[start of Quoted text]
For a Hcs129s12 micro-controller ADC (please see the image) , the sample-and-hold stage accepts analog signals from the input multiplexer and stores them as a charge on the sample capacitor. The sampling process has two stages: 1. Initially, a sample amplifier (of unity gain) is used to buffer the input analog signal for two cycles to charge the sample capacitor almost to the input potential. This stage reduces charging and discharging the sample capacitor by the signal source. 2. The sample buffer is then disconnected and the input signal is directly connected to the storage node for programmable 2, 4, 8, or 16 cycles. The conversion time of a sample is given by the following equation:

Conversion time =(no. of bits in resolution + no. of programmed sample clocks + 2)/ ATD clock frequency

enter image description here

I have a question about step 2: when the sample buffer is disconnected and the input signal is directly connected to the storage node for programmable 2, 4, 8, or 16 cycles, does it mean that we store the voltages during the time that the sample buffer is disconnected? If so why we assign a register to this task if we never use this data?
[end of Quoted text]
[start of Records]
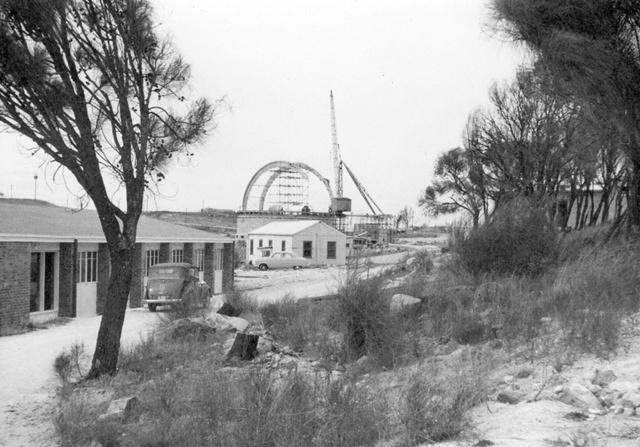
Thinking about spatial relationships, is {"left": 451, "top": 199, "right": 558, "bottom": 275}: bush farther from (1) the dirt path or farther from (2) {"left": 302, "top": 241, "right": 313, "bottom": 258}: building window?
(2) {"left": 302, "top": 241, "right": 313, "bottom": 258}: building window

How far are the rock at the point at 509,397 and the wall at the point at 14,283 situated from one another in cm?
1495

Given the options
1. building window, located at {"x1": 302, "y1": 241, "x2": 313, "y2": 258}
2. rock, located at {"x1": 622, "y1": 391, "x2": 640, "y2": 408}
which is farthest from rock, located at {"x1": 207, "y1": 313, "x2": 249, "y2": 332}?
building window, located at {"x1": 302, "y1": 241, "x2": 313, "y2": 258}

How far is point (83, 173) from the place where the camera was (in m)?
10.5

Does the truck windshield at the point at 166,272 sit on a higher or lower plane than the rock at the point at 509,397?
higher

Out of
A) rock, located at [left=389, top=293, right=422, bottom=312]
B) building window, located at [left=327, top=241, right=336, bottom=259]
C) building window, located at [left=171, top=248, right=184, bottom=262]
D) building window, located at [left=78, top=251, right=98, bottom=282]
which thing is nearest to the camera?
rock, located at [left=389, top=293, right=422, bottom=312]

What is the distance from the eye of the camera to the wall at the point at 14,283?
18.7m

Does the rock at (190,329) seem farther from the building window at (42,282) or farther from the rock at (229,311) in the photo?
the building window at (42,282)

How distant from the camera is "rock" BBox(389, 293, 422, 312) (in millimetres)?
12454

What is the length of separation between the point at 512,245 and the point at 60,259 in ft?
49.0

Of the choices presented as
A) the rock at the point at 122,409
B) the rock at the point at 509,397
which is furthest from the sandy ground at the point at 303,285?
the rock at the point at 509,397

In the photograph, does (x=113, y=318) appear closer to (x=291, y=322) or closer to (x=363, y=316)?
(x=363, y=316)

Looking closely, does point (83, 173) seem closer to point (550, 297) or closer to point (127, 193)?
point (127, 193)

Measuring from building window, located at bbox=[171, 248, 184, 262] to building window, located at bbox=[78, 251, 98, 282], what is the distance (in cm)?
613

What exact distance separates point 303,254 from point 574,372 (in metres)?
52.7
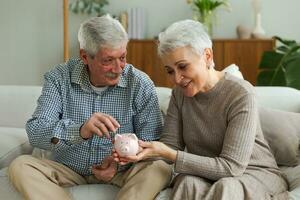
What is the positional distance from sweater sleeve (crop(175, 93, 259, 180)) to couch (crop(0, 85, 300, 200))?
183 mm

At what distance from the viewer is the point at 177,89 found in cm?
203

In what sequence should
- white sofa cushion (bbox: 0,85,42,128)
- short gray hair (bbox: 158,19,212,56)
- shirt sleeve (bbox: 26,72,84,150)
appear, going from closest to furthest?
1. short gray hair (bbox: 158,19,212,56)
2. shirt sleeve (bbox: 26,72,84,150)
3. white sofa cushion (bbox: 0,85,42,128)

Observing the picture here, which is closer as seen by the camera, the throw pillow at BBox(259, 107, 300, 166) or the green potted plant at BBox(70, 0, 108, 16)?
the throw pillow at BBox(259, 107, 300, 166)

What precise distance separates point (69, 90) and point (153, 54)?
2.70m

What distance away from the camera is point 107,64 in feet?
6.54

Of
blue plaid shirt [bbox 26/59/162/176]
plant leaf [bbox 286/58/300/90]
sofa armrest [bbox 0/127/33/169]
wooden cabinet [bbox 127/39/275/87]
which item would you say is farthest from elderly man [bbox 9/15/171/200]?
wooden cabinet [bbox 127/39/275/87]

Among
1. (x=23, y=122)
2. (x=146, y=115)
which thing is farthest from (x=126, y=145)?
(x=23, y=122)

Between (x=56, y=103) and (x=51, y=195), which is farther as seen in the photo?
(x=56, y=103)

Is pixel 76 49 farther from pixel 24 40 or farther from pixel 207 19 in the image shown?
pixel 207 19

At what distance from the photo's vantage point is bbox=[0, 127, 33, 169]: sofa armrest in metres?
2.35

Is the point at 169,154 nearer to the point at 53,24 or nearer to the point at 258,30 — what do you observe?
the point at 258,30

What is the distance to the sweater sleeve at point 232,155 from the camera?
174 cm

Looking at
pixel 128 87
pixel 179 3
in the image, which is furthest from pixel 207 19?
pixel 128 87

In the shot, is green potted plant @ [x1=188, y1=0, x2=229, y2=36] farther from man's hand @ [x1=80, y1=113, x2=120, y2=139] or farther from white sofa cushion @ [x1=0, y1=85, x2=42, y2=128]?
man's hand @ [x1=80, y1=113, x2=120, y2=139]
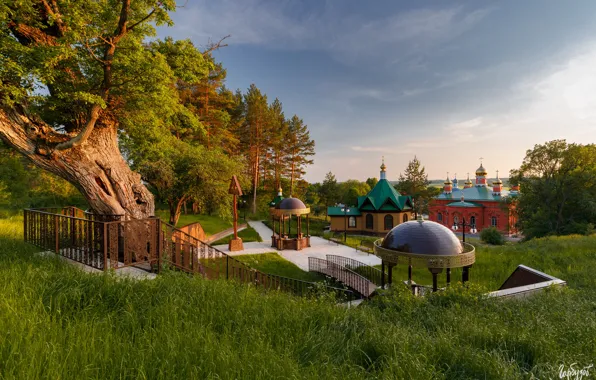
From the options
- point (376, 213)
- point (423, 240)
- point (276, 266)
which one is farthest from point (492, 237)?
point (423, 240)

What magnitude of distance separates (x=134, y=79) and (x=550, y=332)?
31.1ft

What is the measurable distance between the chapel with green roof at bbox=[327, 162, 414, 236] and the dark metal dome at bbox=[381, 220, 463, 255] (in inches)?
745

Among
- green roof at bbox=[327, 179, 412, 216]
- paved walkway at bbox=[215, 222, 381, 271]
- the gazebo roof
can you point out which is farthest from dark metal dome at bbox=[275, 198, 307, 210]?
green roof at bbox=[327, 179, 412, 216]

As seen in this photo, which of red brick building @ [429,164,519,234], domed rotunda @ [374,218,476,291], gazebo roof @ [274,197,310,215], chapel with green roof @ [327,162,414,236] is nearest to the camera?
domed rotunda @ [374,218,476,291]

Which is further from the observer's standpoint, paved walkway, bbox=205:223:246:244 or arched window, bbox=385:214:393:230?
arched window, bbox=385:214:393:230

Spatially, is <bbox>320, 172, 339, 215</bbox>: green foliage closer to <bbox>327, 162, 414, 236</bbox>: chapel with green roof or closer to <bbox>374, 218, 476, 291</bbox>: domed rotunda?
<bbox>327, 162, 414, 236</bbox>: chapel with green roof

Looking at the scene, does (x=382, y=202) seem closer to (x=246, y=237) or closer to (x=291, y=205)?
(x=291, y=205)

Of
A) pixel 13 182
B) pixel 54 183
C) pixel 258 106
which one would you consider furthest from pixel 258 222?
pixel 13 182

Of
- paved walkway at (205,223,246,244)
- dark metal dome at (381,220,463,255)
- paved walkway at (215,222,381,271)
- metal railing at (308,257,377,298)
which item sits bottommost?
paved walkway at (215,222,381,271)

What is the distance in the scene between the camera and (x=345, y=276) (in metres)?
10.6

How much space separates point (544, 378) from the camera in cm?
222

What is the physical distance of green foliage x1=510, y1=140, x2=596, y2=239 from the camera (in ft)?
75.3

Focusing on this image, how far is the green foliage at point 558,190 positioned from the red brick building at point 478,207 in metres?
6.94

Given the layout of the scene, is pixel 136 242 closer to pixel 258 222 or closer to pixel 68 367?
pixel 68 367
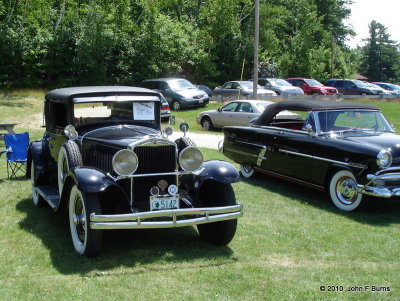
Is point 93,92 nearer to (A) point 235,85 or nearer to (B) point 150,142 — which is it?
(B) point 150,142

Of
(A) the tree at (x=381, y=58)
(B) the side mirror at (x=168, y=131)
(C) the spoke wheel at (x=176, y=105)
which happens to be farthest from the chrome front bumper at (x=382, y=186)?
(A) the tree at (x=381, y=58)

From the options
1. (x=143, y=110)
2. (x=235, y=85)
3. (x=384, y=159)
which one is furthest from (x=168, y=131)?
(x=235, y=85)

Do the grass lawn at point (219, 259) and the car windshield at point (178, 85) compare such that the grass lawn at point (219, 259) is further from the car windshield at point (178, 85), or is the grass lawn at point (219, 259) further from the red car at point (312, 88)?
the red car at point (312, 88)

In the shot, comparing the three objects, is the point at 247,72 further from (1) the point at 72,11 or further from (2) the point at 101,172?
(2) the point at 101,172

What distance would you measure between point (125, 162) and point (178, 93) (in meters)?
18.9

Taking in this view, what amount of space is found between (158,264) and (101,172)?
1.17 metres

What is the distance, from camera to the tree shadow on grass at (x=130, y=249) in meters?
4.93

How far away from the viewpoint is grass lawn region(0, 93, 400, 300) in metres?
4.30

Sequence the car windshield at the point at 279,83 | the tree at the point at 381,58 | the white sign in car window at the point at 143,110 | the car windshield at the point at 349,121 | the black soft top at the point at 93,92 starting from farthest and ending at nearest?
the tree at the point at 381,58 → the car windshield at the point at 279,83 → the car windshield at the point at 349,121 → the white sign in car window at the point at 143,110 → the black soft top at the point at 93,92

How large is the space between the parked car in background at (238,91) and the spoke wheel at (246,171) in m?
16.7

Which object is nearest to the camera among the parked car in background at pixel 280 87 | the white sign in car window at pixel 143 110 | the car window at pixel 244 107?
the white sign in car window at pixel 143 110

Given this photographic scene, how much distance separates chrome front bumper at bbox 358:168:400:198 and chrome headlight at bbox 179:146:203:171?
2.80 metres

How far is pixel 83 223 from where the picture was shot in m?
5.21

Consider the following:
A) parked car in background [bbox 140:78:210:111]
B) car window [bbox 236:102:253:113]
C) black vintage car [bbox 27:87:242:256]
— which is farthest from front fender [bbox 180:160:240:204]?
parked car in background [bbox 140:78:210:111]
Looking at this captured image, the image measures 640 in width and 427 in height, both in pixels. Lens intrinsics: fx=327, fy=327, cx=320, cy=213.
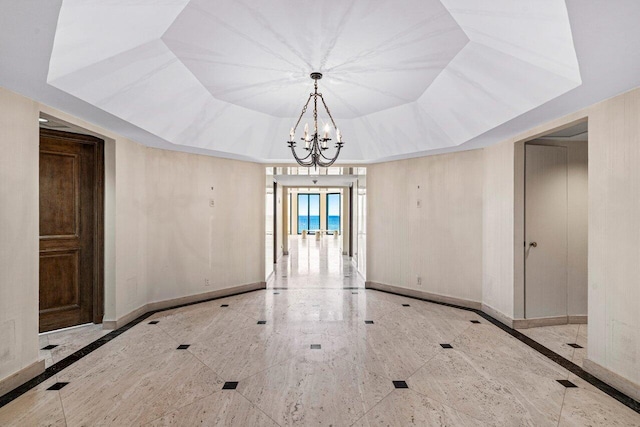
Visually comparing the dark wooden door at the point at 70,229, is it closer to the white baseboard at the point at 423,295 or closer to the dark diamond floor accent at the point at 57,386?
the dark diamond floor accent at the point at 57,386

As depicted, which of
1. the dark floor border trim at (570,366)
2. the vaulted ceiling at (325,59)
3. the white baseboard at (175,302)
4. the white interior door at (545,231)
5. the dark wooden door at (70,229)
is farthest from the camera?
the white interior door at (545,231)

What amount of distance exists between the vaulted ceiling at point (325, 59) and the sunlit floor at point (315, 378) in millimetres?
2778

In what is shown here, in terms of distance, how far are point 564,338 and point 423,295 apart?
2.28m

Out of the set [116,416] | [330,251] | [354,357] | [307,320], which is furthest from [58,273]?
[330,251]

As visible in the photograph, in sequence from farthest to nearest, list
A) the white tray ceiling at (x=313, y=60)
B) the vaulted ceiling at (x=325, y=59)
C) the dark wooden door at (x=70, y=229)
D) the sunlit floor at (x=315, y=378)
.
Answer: the dark wooden door at (x=70, y=229)
the sunlit floor at (x=315, y=378)
the white tray ceiling at (x=313, y=60)
the vaulted ceiling at (x=325, y=59)

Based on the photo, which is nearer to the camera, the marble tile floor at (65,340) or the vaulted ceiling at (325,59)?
the vaulted ceiling at (325,59)

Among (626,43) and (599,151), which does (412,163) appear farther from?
(626,43)

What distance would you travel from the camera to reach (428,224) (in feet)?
20.3

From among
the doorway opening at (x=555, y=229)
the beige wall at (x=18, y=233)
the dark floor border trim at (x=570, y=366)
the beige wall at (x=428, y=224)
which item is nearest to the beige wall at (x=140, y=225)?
the beige wall at (x=18, y=233)

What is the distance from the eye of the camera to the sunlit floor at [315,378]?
265 cm

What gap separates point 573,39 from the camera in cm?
226

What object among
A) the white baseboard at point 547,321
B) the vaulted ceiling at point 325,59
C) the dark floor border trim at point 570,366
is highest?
the vaulted ceiling at point 325,59

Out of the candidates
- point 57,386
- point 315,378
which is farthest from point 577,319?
point 57,386

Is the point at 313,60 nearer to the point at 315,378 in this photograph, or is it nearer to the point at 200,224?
the point at 315,378
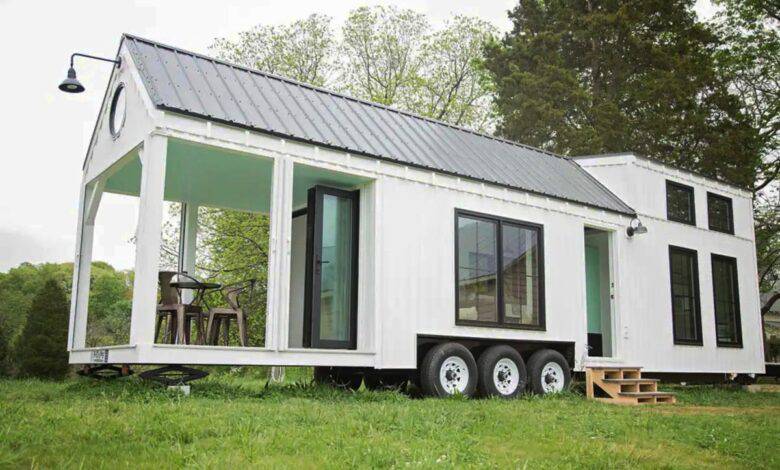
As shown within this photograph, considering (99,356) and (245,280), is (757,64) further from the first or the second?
(99,356)

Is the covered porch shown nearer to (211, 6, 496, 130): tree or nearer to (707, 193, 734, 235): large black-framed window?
(707, 193, 734, 235): large black-framed window

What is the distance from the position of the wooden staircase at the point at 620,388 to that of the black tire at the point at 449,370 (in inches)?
76.5

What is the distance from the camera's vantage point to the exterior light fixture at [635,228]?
11.7 metres

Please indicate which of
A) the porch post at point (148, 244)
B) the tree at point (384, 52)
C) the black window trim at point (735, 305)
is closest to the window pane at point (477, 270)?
the porch post at point (148, 244)

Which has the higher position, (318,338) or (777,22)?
(777,22)

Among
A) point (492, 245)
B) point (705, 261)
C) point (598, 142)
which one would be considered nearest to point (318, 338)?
point (492, 245)

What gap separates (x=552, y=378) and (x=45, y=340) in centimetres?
888

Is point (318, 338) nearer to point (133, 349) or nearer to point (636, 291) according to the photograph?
point (133, 349)

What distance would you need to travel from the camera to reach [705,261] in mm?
13172

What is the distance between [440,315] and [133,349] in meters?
3.81

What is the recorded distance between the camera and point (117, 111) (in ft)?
28.4

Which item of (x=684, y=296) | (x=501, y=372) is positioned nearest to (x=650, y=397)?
(x=501, y=372)

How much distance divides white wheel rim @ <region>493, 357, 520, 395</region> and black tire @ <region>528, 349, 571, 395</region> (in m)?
0.31

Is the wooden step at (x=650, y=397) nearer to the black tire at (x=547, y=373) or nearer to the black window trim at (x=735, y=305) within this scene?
the black tire at (x=547, y=373)
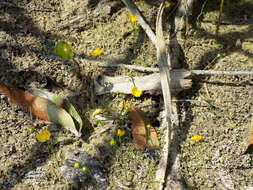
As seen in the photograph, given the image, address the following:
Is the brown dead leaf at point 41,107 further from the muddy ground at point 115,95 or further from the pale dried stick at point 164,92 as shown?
the pale dried stick at point 164,92

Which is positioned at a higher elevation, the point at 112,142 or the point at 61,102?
the point at 61,102

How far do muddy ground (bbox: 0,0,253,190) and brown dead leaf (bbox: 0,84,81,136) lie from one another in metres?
0.05

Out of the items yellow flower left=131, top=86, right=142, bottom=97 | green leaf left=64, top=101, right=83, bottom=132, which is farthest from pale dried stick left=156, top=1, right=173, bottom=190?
green leaf left=64, top=101, right=83, bottom=132

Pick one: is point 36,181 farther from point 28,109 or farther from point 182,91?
point 182,91

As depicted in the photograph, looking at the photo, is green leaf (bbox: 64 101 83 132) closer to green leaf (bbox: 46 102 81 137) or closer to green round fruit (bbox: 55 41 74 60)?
green leaf (bbox: 46 102 81 137)

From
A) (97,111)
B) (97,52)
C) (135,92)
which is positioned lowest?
(97,111)

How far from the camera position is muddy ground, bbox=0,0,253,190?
2.07 meters

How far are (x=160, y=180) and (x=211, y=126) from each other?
501 millimetres

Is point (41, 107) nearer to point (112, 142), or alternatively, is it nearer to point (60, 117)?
point (60, 117)

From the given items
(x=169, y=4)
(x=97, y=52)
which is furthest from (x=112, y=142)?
(x=169, y=4)

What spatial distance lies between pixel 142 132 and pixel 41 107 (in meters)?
0.69

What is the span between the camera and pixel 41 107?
7.52ft

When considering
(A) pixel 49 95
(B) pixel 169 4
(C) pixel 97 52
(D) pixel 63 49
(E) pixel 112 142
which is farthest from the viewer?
(B) pixel 169 4

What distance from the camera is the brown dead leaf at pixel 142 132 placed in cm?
216
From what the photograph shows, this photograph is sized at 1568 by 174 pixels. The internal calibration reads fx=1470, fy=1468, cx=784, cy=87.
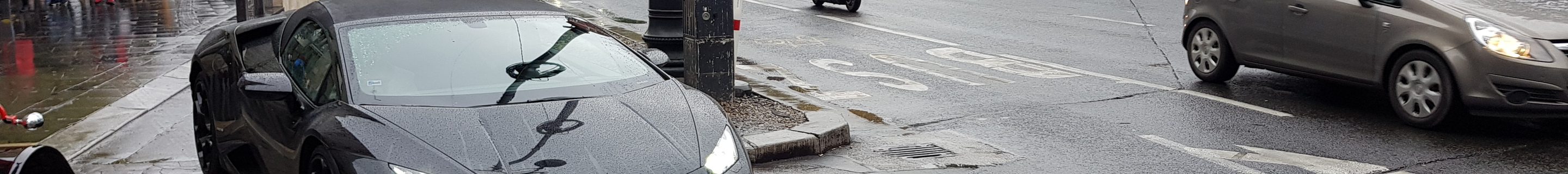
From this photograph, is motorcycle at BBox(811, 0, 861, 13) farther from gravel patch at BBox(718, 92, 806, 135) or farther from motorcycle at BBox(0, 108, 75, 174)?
motorcycle at BBox(0, 108, 75, 174)

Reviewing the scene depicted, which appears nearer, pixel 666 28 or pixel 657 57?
pixel 657 57

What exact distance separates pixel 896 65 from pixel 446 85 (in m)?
6.20

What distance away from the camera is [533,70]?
5.06 m

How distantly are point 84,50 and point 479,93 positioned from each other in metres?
8.38

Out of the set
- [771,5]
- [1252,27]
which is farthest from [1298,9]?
[771,5]

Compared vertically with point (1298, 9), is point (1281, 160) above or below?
below

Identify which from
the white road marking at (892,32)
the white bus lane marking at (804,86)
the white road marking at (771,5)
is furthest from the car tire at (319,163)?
the white road marking at (771,5)

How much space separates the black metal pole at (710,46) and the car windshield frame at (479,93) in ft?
7.28

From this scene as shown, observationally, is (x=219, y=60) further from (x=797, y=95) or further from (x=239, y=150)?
(x=797, y=95)

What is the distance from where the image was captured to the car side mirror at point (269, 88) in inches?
190

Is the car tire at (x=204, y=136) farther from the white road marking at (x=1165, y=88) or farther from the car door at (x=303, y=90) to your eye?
the white road marking at (x=1165, y=88)

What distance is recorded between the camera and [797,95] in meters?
8.88

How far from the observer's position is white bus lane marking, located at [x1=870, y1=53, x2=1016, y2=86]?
9680mm

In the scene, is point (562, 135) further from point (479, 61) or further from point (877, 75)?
[end of Records]
## Problem set
**a)** Answer these from the ADC question above, one line each:
(i) For how many cycles does the sample amplifier buffer the input signal?
(ii) What gain does the sample amplifier have?
(iii) In the conversion time equation, what is the sum divided by?
**b)** Say whether each statement agrees with the ADC question above, and quote the words that decide it:
(i) The sample-and-hold stage stores the analog signals as a charge on the sample capacitor.
(ii) The input signal can be connected directly to the storage node for as many as 32 cycles.
(iii) The first sampling stage increases the charging and discharging of the sample capacitor by the signal source.
**c)** Write the next part of the ADC question above, starting after its last sentence.

## Final results
**a)**
(i) Two cycles.
(ii) Unity gain.
(iii) The ATD clock frequency.

**b)**
(i) Yes: "stores them as a charge on the sample capacitor"
(ii) No: "for programmable 2, 4, 8, or 16 cycles"
(iii) No: "This stage reduces charging and discharging the sample capacitor by the signal source."

**c)**
  • \$\begingroup\$ Reference: THE HSC129S12: an introduction to software and hardware interfacing \$\endgroup\$ – Jack Oct 6 '15 at 17:10

No. What it means is that in Step 1, the hold capacitor is charged to nearly the right voltage by the unity gain amplifier just to the left of the Sample&Hold (S&H) block. But that amplifier is not particularly accurate.

So then in Step 2 the switch between amp and S&H connects the capacitor directly to the selected input channel, to charge the capacitor exactly to the input voltage. How long that takes is a function of the source impedance of the signal. As that source impedance is external to the chip, it is unknown to the chip designers how long this takes. So the device caters for higher source impedances by allowing that final charging time to be programmable. You select the sample buffer time according to the external circuitry.

AFTER this step, the S&H is switched into "Hold" mode which means the input voltage is now stored on that capacitor - not a register - for the next 10 cycles (for a 10 bit conversion) while the conversion takes place.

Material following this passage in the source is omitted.